• [Work to do]
Recast the rows from the line containing "What is the distance" through the line containing "88.7 metres" as a numbered list. Skip blank lines and omit the pictures.
------ Data listing ------
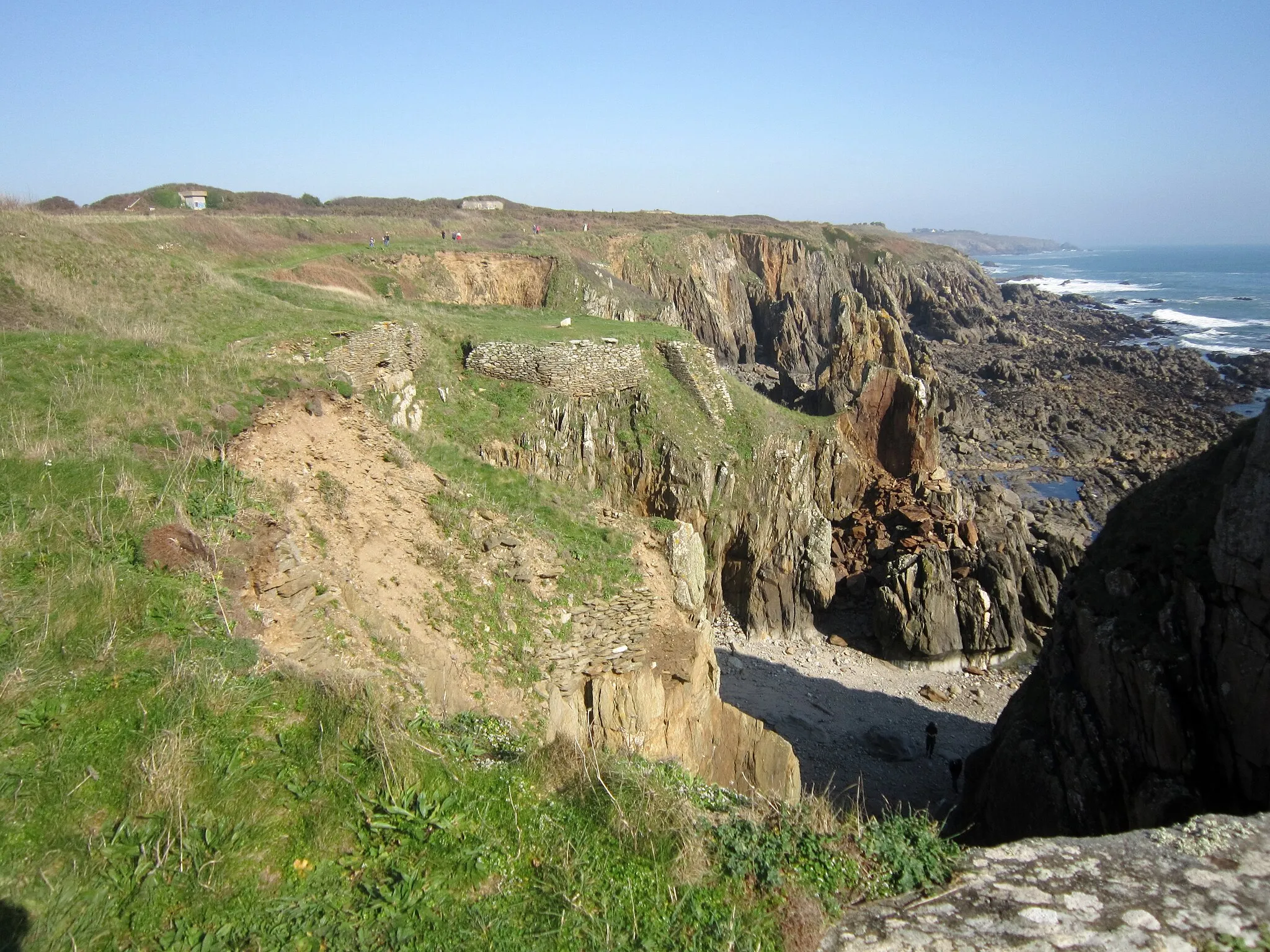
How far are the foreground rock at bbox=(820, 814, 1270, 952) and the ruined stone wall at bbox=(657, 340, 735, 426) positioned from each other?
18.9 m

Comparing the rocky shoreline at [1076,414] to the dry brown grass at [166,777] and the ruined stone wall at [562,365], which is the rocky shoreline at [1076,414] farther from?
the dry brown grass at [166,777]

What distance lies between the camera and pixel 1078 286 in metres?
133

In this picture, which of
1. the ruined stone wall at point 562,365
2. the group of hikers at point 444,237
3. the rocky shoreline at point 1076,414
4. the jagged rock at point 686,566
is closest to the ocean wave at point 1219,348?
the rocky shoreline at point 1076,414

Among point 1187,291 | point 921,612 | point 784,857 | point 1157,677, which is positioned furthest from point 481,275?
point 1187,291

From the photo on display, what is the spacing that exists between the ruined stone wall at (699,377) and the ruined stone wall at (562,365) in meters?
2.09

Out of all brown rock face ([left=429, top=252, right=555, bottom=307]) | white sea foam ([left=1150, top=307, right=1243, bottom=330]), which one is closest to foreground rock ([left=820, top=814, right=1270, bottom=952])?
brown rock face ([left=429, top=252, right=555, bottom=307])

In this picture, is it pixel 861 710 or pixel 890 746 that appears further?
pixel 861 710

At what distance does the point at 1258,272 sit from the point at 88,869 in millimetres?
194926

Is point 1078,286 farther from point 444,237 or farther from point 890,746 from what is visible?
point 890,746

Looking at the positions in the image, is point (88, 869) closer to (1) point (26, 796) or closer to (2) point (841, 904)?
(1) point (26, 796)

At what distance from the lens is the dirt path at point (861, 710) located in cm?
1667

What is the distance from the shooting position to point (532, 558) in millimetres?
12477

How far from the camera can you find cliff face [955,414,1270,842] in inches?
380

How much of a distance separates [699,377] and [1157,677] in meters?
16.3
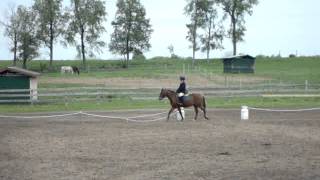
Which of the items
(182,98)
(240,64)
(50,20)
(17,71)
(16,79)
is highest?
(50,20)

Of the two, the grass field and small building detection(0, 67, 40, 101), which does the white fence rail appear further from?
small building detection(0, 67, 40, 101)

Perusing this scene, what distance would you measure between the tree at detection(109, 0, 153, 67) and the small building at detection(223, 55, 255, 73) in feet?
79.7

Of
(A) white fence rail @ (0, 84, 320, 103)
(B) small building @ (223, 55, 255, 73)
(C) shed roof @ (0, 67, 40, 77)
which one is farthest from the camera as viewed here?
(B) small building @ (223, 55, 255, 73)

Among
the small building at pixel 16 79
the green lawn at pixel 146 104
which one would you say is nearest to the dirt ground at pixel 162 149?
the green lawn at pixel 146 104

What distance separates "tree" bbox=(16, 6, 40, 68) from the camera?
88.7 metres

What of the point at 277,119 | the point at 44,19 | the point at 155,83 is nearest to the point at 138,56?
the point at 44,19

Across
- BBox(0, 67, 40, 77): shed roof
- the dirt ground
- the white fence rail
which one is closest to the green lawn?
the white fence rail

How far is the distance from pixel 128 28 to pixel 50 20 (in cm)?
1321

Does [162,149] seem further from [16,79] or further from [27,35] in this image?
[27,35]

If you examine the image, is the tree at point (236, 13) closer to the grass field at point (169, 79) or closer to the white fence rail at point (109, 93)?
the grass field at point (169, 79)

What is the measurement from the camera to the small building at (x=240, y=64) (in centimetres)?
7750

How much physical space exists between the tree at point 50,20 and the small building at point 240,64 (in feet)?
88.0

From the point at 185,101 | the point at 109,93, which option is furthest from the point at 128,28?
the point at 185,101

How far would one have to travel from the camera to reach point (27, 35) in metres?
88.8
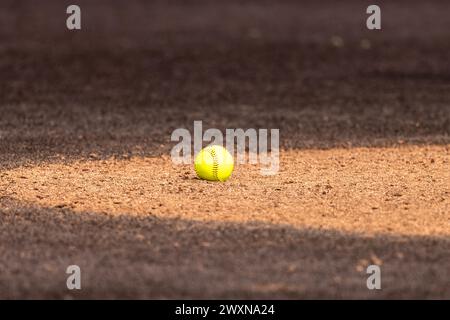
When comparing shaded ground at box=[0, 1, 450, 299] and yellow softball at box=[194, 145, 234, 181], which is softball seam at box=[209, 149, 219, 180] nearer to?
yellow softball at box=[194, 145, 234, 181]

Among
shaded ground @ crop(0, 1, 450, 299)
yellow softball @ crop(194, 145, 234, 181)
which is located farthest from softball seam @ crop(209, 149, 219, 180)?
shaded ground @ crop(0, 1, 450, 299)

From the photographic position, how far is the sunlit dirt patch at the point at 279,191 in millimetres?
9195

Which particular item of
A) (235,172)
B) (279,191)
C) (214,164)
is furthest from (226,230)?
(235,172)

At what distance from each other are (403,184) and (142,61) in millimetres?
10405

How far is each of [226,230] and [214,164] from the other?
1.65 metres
------
• [Worked answer]
1. What is the distance from the shooting position to point (532, 558) in millimetres?
2. 12477
3. How far from the camera can you find cliff face [955,414,1270,842] in inches?
4. 380
5. How much of a distance separates [699,377] and [1157,677] in meters?
6. 16.3
7. Which of the items
8. (182,98)
9. (240,64)
10. (50,20)
11. (17,71)
12. (16,79)
13. is highest?
14. (50,20)
15. Of the two, the grass field and small building detection(0, 67, 40, 101), which does the white fence rail appear further from?
16. small building detection(0, 67, 40, 101)
17. Perusing this scene, what distance would you measure between the tree at detection(109, 0, 153, 67) and the small building at detection(223, 55, 255, 73) in feet?
18. 79.7
19. Of
20. (A) white fence rail @ (0, 84, 320, 103)
21. (B) small building @ (223, 55, 255, 73)
22. (C) shed roof @ (0, 67, 40, 77)
23. which one is farthest from the camera as viewed here?
24. (B) small building @ (223, 55, 255, 73)
25. Among
26. the small building at pixel 16 79
27. the green lawn at pixel 146 104
28. which one would you say is nearest to the dirt ground at pixel 162 149?
29. the green lawn at pixel 146 104
30. What distance separates "tree" bbox=(16, 6, 40, 68) from the camera?
31. 88.7 metres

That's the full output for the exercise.